* WHAT IS REQUIRED:
Render the lines below as a two-column CSV with the headers "input" and "output", starting at the line that contains "How far is the dense" and ending at the end of the lines. Give one row per line and its answer, put each in a single quoted field with line breaks replaced by spaces, and leave out the pictures.

* Entries from a dataset:
___
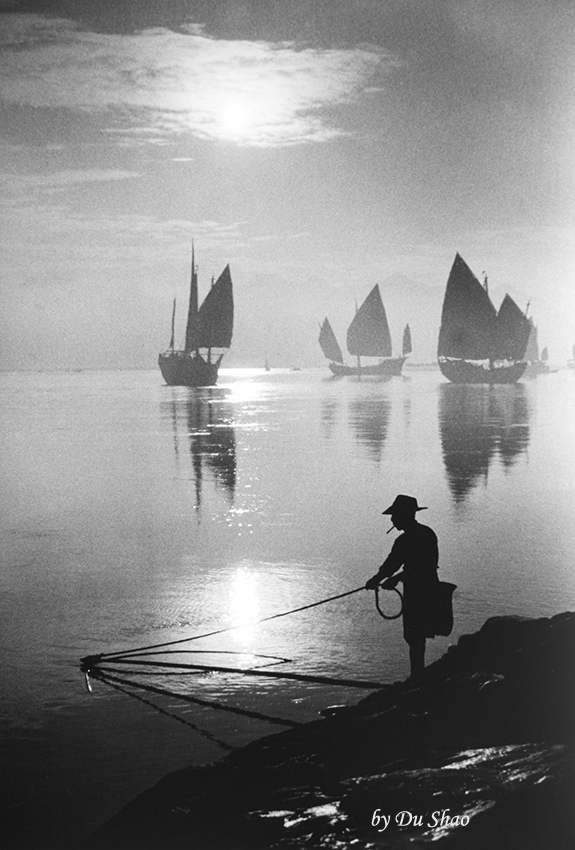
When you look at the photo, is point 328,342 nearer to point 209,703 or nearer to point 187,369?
point 187,369

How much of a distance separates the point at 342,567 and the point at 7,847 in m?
8.61

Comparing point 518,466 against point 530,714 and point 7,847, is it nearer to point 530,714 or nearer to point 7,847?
point 530,714

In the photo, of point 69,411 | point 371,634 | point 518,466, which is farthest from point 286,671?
point 69,411

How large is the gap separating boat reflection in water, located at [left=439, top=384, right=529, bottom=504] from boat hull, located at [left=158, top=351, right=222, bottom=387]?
5796cm

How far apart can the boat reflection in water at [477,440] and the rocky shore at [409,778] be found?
14.0 m

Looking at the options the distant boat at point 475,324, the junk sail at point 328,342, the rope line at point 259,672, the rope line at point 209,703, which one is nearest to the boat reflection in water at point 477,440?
the rope line at point 259,672

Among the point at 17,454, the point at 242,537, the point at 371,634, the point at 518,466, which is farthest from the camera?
the point at 17,454

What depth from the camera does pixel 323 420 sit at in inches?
2092

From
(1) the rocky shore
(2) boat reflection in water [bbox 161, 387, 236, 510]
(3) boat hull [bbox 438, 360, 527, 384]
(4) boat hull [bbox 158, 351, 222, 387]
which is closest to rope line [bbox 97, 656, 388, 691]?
(1) the rocky shore

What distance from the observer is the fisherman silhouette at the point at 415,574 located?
7.73 meters

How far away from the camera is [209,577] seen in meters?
13.2

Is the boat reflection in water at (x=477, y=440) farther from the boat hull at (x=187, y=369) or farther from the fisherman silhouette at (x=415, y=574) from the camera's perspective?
the boat hull at (x=187, y=369)

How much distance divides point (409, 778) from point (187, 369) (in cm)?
11612

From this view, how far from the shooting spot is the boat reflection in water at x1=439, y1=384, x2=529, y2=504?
24.9 meters
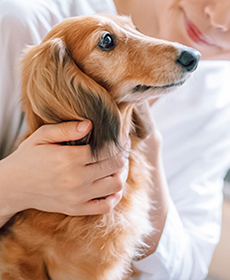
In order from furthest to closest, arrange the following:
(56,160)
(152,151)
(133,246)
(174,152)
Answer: (174,152) < (152,151) < (133,246) < (56,160)

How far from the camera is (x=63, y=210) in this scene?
754 millimetres

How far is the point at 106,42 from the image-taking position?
0.69 m

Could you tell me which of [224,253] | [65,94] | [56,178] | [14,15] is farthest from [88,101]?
[224,253]

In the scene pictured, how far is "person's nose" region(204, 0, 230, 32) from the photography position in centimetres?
88

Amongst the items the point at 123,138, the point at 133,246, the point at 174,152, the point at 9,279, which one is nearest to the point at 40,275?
the point at 9,279

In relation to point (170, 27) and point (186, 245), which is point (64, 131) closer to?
point (170, 27)

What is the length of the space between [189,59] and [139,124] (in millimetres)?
266

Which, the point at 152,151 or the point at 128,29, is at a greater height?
the point at 128,29

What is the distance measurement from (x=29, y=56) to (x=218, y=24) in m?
0.52

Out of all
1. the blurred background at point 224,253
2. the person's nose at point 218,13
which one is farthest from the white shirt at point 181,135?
the blurred background at point 224,253

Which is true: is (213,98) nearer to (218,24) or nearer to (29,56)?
(218,24)

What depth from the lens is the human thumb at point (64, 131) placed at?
0.67 meters

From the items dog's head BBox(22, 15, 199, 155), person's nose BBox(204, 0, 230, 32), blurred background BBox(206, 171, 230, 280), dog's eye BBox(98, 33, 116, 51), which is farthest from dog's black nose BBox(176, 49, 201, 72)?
blurred background BBox(206, 171, 230, 280)

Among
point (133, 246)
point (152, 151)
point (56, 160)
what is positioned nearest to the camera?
point (56, 160)
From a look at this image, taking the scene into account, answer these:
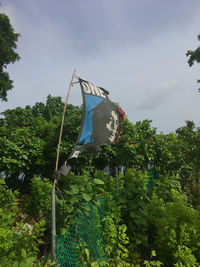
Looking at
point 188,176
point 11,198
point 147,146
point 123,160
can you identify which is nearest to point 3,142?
point 11,198

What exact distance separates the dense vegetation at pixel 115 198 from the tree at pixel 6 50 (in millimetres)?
→ 4851

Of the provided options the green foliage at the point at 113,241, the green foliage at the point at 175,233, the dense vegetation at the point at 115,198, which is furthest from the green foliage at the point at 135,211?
the green foliage at the point at 113,241

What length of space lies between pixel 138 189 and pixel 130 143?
3874mm

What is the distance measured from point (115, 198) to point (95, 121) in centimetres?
177

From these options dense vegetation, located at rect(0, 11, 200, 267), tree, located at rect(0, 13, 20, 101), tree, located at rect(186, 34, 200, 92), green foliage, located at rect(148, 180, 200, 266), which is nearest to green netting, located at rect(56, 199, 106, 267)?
dense vegetation, located at rect(0, 11, 200, 267)

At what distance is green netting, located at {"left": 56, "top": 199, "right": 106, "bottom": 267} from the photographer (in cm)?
234

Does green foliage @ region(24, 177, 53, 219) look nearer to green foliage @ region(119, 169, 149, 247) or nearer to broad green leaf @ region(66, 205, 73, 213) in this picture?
green foliage @ region(119, 169, 149, 247)

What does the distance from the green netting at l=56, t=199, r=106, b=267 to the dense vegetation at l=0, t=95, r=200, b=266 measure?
0.11 meters

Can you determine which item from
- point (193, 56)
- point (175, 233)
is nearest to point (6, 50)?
point (193, 56)

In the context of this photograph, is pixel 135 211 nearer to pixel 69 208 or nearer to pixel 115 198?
pixel 115 198

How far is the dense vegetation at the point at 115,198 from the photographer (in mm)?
2727

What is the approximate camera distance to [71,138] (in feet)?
25.2

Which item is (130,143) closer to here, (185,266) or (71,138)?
(71,138)

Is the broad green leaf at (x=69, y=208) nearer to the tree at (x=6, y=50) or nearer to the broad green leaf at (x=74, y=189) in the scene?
the broad green leaf at (x=74, y=189)
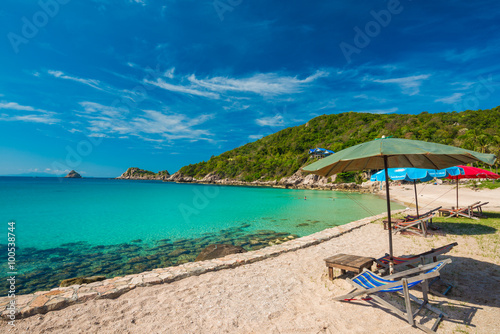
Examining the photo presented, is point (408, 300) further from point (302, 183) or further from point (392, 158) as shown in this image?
point (302, 183)

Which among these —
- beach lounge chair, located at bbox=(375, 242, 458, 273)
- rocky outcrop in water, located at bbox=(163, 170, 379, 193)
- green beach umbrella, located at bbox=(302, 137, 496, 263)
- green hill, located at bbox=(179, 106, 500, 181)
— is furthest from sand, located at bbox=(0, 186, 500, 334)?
green hill, located at bbox=(179, 106, 500, 181)

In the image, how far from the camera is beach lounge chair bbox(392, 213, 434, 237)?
8211 mm

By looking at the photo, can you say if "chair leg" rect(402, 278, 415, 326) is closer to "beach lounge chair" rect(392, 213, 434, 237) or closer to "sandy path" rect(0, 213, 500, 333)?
"sandy path" rect(0, 213, 500, 333)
___
* REPLY:
input,output
"How far is the dense vegetation at the point at 115,198 from the photographer (in mm)?","2727"
"What is the approximate camera distance to [71,138] (in feet)?","25.2"
"Which item is (130,143) closer to here, (185,266) or (71,138)?","(71,138)"
"Is the broad green leaf at (x=69, y=208) nearer to the tree at (x=6, y=50) or nearer to the broad green leaf at (x=74, y=189) in the scene?","the broad green leaf at (x=74, y=189)"
"Examining the photo presented, is point (408, 300) further from point (302, 183) or further from point (392, 158) as shown in this image?","point (302, 183)"
"Which among these — - beach lounge chair, located at bbox=(375, 242, 458, 273) - rocky outcrop in water, located at bbox=(163, 170, 379, 193) - green beach umbrella, located at bbox=(302, 137, 496, 263) - green hill, located at bbox=(179, 106, 500, 181) — is furthest from sand, located at bbox=(0, 186, 500, 334)?","green hill, located at bbox=(179, 106, 500, 181)"
"In the image, how far from the camera is beach lounge chair bbox(392, 213, 434, 237)?","8211 mm"
"By looking at the photo, can you say if ""chair leg"" rect(402, 278, 415, 326) is closer to ""beach lounge chair"" rect(392, 213, 434, 237) or closer to ""sandy path"" rect(0, 213, 500, 333)?","""sandy path"" rect(0, 213, 500, 333)"